Tuesday’s conference was a reminder that Catholic women have long been at the forefront of the fight for social equality, a point Pope Francis has recognized.
“[Nuns are] women of strength, fighters, with that spirit of courage which puts you on the front lines in the proclamation of the Gospel,” the pontiff said in an meeting with religious women and men last September during his trip to the United States.
“I wish to say ‘thank you,’ a big thank you… and to tell you that I love you very much.”
In the past three years, Francis also has spoken in favor of women’s rights on various occasions, saying that it’s a “Christian duty” to support the right to equal pay for equal work, and urged the United Nations to guarantee access to education for girls.
The pontiff also has called for more women in decision-making roles within the Church, the Vatican included.
During an intergenerational panel at the conference, several women asked the Vatican to work faster in giving women “a place in the table.”
“Women not only need to be in leadership, but in visible positions of leadership,” said Nicole Perone, a student in Yale’s divinity school. She raised a question many have asked before her: Why can’t there be a female head of the Pontifical Council for the Laity, for instance, or for the Vatican department on family?
“Do we really mean what we say, when we say all are welcome in the Church?” Perone asked.

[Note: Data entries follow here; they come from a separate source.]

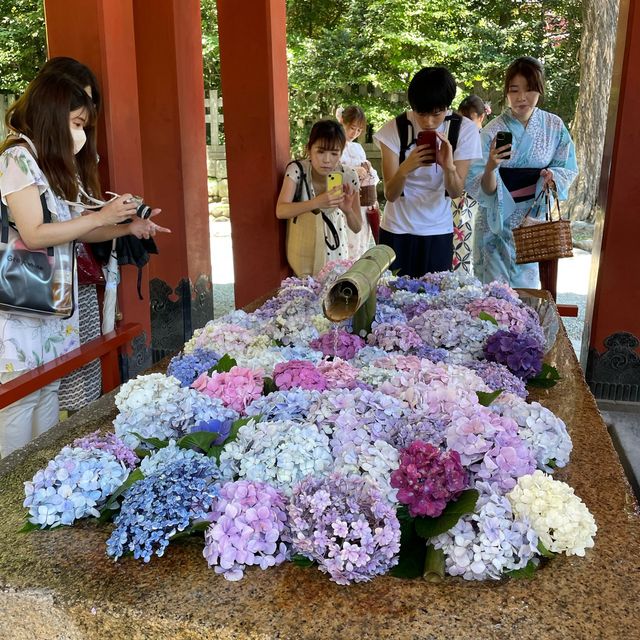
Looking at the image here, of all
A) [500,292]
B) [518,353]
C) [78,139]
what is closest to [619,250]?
[500,292]

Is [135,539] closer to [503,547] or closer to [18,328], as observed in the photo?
[503,547]

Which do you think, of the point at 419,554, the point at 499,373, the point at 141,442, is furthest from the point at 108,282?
the point at 419,554

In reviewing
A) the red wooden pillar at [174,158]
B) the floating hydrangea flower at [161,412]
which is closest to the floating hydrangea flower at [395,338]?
the floating hydrangea flower at [161,412]

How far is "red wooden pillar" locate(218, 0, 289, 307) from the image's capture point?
4688mm

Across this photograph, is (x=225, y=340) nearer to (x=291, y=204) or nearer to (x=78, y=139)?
(x=78, y=139)

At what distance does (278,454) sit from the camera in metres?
1.41

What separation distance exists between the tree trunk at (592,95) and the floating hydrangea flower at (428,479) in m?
10.9

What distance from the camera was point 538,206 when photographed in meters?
4.17

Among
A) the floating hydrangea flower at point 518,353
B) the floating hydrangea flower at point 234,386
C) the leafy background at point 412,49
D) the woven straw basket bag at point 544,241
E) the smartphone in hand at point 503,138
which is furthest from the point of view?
Result: the leafy background at point 412,49

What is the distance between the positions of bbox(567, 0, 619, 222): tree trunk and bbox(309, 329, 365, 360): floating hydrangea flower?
1000cm

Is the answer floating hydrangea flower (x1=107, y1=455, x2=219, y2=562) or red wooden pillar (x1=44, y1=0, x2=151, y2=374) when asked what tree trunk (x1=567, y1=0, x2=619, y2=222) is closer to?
red wooden pillar (x1=44, y1=0, x2=151, y2=374)

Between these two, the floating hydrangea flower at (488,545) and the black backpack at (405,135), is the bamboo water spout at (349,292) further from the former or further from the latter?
the black backpack at (405,135)

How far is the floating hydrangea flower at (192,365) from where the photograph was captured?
2.03m

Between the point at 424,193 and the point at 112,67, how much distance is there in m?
1.80
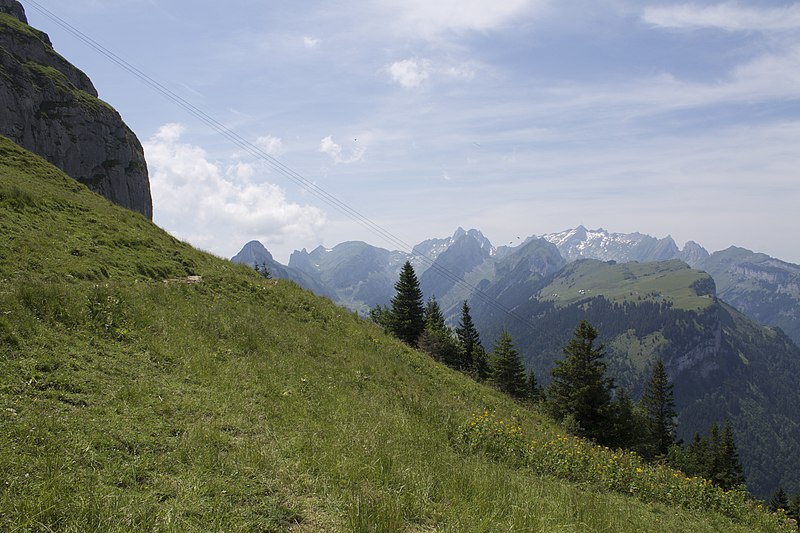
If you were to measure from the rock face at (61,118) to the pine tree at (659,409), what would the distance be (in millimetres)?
103198

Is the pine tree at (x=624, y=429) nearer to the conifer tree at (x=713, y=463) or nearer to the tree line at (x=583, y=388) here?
the tree line at (x=583, y=388)

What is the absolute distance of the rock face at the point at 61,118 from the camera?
6172cm

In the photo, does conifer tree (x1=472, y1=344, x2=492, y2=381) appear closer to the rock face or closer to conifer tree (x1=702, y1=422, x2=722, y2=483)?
conifer tree (x1=702, y1=422, x2=722, y2=483)

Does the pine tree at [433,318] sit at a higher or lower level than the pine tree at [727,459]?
higher

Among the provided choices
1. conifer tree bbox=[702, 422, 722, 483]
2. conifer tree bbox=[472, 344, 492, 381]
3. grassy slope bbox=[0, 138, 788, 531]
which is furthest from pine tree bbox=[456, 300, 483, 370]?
grassy slope bbox=[0, 138, 788, 531]

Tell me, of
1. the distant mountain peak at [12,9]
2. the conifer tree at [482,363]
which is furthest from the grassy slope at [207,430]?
the distant mountain peak at [12,9]

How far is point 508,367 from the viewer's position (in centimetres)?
6531

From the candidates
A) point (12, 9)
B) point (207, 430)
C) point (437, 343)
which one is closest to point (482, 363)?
point (437, 343)

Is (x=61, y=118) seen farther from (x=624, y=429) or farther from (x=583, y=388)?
(x=624, y=429)

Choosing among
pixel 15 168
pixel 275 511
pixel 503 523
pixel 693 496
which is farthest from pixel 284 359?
pixel 15 168

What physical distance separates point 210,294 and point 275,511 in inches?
591

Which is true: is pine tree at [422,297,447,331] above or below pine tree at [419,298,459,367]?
above

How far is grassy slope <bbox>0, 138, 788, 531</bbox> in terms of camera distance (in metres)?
5.18

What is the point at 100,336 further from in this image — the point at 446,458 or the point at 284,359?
the point at 446,458
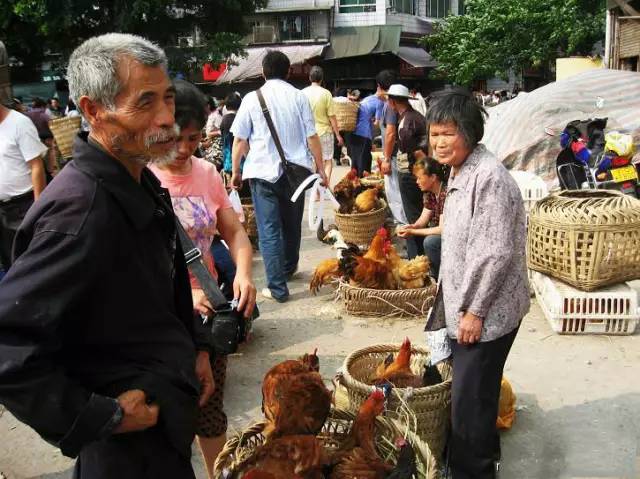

Carolyn Woo, president of Catholic Relief Services in the United States, pointed out that 80 percent of the Church’s lay ministers today are women. She also highlighted the fact that in many fields, the Church is ahead of the secular world when it comes to women in positions of leadership, noting that the share of women serving as presidents of Catholic universities in the United States is higher than among their secular counterparts.
“We have women leaders in various positions,” Woo said. “The issue is taking it from the occasional to the habitual.”
She also called for women to be engaged in the Church as “family” and not as “guest workers,” and warned against stalling the conversation because the “loudest voice” in favor of women is that lobbying for female ordination.
“Ordination is off the table,” she said. “[But] there’s a suspicion when women speak: is this leading to female ordination?” She said this is unfortunate, because by becoming suspicious, “we stop hearing the voices of women.”
“Different popes, Francis and Benedict [XVI] referred to the term of ‘feminine genius’,” she said. “I also think of women’s sensitivity, their ability to care, it’s wonderful, but what about women as social critics and social activists, like Dorothy Day?”
Woo suggested the Church should encourage not only women who are tender and nurturing, but also those who are tough and “scandalous” such as Day, the founder of the Catholic Worker movement and a fierce social critic.